The ratification of the Duterte administration’s Tax Reform for Acceleration and Inclusion (Train) measure was delayed on Wednesday after a last-minute impasse between senators and congressmen over taxes on local coal.
But a compromise was eventually reached when the lawmakers met after the joint congressional session that extended martial law in Mindanao for one year.
The impasse emerged after congressmen insisted that the local coal industry be exempted from excise and ad valorem taxes when the Train is implemented next year.
But senators maintained that the government stands to lose P5 billion if the local coal industry continues to enjoy the excise tax exemption it had been enjoying since 1976, or the past 41 years.
Sen. Joel Villanueva even went to the extent of saying that only one company produces 95 percent of local coal and that was the Consunji Group.
Senator Loren Legarda, on the other hand, argued that the congressmen had already agreed to the repeal of Presidential Decree No. 972 exempted domestic coal from any form of taxation and they should abide by the agreement.
She said the House contingent said they misunderstood the agreement to mean only imported coal would be taxed and not domestic coal.
Domestic consumption of coal is 60 percent imported and 40 percent locally-produced, she said.
But the congressmen later relented and agreed to impose excise taxes on local coal, but exempted the industry from the 12 percent Value Added Tax (VAT), said Sen. Sonny Angara, chair of the Senate ways and means committee.

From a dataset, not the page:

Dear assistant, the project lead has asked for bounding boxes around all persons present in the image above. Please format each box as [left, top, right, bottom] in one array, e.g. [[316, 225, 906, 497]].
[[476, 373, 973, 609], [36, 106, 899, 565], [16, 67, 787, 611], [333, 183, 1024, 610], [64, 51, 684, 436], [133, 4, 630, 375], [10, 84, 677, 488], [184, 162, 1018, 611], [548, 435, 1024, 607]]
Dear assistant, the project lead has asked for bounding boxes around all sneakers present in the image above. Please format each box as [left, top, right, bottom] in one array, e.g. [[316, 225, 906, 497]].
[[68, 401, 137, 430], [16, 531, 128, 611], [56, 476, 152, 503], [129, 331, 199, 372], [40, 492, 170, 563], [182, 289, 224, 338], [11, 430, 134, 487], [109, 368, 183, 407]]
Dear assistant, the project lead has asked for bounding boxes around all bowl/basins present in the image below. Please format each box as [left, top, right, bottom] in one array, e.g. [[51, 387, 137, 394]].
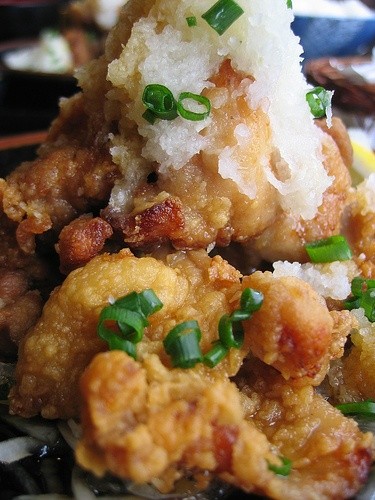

“Excise tax agreed to will apply to both imported and domestic coal. Current VAT exemption stays,” Angara said.
The reconciled bill raised the excise tax on coal from P10 per metric ton to P50 metric ton in the first year of implementation, P50 in the second year and P150 in the third and succeeding years.
A media briefer prepared by the Senate committee on ways and means said that the P10 coal excise tax rate has remained unchanged since 1988 while the local industry has been exempted from paying excise tax since 1976.
With the hurdling of the impasse, the Senate was expected to ratify the first of five comprehensive tax measures on Wednesday night, the last session day of Congress before it goes on a month-long break on Dec.15.